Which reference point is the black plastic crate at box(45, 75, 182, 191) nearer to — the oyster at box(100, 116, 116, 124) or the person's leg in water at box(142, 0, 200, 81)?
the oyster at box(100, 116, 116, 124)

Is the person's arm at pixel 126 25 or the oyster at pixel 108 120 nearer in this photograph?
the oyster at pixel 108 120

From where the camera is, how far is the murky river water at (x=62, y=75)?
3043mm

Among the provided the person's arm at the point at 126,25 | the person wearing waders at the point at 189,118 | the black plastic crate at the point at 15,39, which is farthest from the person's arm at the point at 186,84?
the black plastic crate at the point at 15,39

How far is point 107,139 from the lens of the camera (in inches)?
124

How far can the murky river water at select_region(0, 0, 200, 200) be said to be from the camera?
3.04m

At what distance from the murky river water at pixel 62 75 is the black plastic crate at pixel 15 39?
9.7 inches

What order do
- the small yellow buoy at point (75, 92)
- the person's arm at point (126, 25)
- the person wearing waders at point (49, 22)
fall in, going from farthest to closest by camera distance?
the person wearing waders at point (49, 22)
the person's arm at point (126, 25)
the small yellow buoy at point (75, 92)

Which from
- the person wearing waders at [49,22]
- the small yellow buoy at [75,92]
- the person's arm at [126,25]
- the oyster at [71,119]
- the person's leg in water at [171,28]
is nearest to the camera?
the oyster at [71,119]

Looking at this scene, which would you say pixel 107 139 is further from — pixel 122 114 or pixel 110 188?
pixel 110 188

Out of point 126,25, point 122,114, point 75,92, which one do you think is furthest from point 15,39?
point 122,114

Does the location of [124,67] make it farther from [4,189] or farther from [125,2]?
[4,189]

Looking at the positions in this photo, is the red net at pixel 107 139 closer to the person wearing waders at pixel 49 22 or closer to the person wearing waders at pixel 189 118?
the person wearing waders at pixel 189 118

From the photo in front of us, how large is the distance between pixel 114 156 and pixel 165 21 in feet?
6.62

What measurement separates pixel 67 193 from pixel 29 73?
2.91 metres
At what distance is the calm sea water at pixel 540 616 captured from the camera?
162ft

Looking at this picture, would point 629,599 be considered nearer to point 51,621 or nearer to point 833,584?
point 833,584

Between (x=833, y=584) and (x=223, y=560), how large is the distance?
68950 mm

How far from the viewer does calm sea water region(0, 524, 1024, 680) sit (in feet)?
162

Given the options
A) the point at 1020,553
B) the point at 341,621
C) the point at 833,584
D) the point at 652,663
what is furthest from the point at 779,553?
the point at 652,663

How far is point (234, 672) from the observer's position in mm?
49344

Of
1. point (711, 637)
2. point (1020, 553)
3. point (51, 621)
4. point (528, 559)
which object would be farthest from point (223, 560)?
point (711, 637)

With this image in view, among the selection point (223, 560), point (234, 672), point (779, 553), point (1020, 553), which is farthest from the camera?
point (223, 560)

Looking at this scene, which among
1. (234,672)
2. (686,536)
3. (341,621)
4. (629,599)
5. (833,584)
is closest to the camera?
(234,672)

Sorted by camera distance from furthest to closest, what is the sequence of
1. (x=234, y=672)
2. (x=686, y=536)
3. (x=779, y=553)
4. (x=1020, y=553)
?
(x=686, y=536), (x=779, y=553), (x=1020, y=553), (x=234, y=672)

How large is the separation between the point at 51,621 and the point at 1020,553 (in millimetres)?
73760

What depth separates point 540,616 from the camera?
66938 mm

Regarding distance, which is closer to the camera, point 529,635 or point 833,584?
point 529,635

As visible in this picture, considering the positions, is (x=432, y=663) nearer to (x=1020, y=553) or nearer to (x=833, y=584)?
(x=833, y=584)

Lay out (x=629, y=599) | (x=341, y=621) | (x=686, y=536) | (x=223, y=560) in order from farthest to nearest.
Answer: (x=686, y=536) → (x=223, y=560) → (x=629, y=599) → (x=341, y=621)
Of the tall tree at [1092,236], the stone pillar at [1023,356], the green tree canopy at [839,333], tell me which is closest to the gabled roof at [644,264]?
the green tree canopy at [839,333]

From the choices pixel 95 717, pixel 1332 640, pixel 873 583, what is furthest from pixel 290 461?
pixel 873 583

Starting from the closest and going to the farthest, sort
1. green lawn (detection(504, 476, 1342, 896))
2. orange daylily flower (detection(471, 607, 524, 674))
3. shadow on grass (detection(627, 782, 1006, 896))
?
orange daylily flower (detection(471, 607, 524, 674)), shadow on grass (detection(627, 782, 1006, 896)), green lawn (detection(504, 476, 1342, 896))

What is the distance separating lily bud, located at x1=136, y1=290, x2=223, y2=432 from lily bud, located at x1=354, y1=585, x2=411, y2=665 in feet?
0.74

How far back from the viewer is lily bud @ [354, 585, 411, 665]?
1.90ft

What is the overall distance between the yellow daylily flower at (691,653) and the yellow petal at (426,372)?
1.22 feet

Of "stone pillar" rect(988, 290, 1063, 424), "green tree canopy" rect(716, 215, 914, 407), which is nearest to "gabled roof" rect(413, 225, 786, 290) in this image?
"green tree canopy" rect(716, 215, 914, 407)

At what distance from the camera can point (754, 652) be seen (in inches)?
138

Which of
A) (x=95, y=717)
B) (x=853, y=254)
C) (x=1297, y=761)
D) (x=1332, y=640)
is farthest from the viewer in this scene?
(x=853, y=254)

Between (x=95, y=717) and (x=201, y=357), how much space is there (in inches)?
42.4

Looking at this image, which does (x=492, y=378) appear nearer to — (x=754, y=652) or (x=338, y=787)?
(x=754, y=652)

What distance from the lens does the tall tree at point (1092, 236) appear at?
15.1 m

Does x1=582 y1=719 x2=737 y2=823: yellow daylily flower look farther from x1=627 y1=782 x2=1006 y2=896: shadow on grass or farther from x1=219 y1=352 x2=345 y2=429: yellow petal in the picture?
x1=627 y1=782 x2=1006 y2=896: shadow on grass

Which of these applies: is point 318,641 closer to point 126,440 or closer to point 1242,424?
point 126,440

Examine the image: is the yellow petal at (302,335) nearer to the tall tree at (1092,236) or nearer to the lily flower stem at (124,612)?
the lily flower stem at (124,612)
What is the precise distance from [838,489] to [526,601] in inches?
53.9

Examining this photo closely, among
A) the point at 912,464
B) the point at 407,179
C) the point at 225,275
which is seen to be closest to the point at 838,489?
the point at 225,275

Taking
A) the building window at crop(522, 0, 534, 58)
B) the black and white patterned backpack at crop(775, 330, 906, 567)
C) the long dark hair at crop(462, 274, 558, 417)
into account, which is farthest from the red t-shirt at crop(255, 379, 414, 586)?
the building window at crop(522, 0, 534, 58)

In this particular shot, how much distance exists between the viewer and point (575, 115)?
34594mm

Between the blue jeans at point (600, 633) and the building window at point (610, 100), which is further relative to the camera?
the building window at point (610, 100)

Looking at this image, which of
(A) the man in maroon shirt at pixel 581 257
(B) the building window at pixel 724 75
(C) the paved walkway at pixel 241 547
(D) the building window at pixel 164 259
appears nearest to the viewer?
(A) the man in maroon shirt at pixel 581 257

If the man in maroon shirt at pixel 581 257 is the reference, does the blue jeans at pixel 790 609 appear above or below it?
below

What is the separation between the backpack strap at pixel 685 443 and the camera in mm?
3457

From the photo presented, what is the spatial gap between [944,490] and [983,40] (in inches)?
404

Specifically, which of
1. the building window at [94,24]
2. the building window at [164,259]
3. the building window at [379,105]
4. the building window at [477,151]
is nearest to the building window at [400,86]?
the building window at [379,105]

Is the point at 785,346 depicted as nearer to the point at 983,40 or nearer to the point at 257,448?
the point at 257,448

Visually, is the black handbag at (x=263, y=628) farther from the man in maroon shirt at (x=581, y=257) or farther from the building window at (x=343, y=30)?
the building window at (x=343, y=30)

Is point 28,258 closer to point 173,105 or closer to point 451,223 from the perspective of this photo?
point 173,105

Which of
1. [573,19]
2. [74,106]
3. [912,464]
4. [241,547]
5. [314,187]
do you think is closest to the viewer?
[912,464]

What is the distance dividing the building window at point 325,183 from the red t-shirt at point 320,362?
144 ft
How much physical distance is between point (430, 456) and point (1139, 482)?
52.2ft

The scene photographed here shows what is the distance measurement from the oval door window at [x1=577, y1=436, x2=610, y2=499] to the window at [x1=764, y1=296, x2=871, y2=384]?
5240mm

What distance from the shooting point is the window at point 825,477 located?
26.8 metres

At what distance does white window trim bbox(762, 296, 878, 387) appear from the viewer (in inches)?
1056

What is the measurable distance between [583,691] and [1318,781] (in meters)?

■ Work to complete:
Please copy the entries word for word, from the line containing "The scene photographed" through the final line of the entries, both ends included.

■ Full response:
The scene photographed here shows what is the distance measurement from the oval door window at [x1=577, y1=436, x2=610, y2=499] to the window at [x1=764, y1=296, x2=871, y2=384]?
5240mm

What distance from the shooting point is the window at point 825,477 located?
26.8 metres

At what distance does white window trim bbox(762, 296, 878, 387) appear from the viewer (in inches)?
1056

What is the measurable distance between [583,691] and [1318,781] (in meters)?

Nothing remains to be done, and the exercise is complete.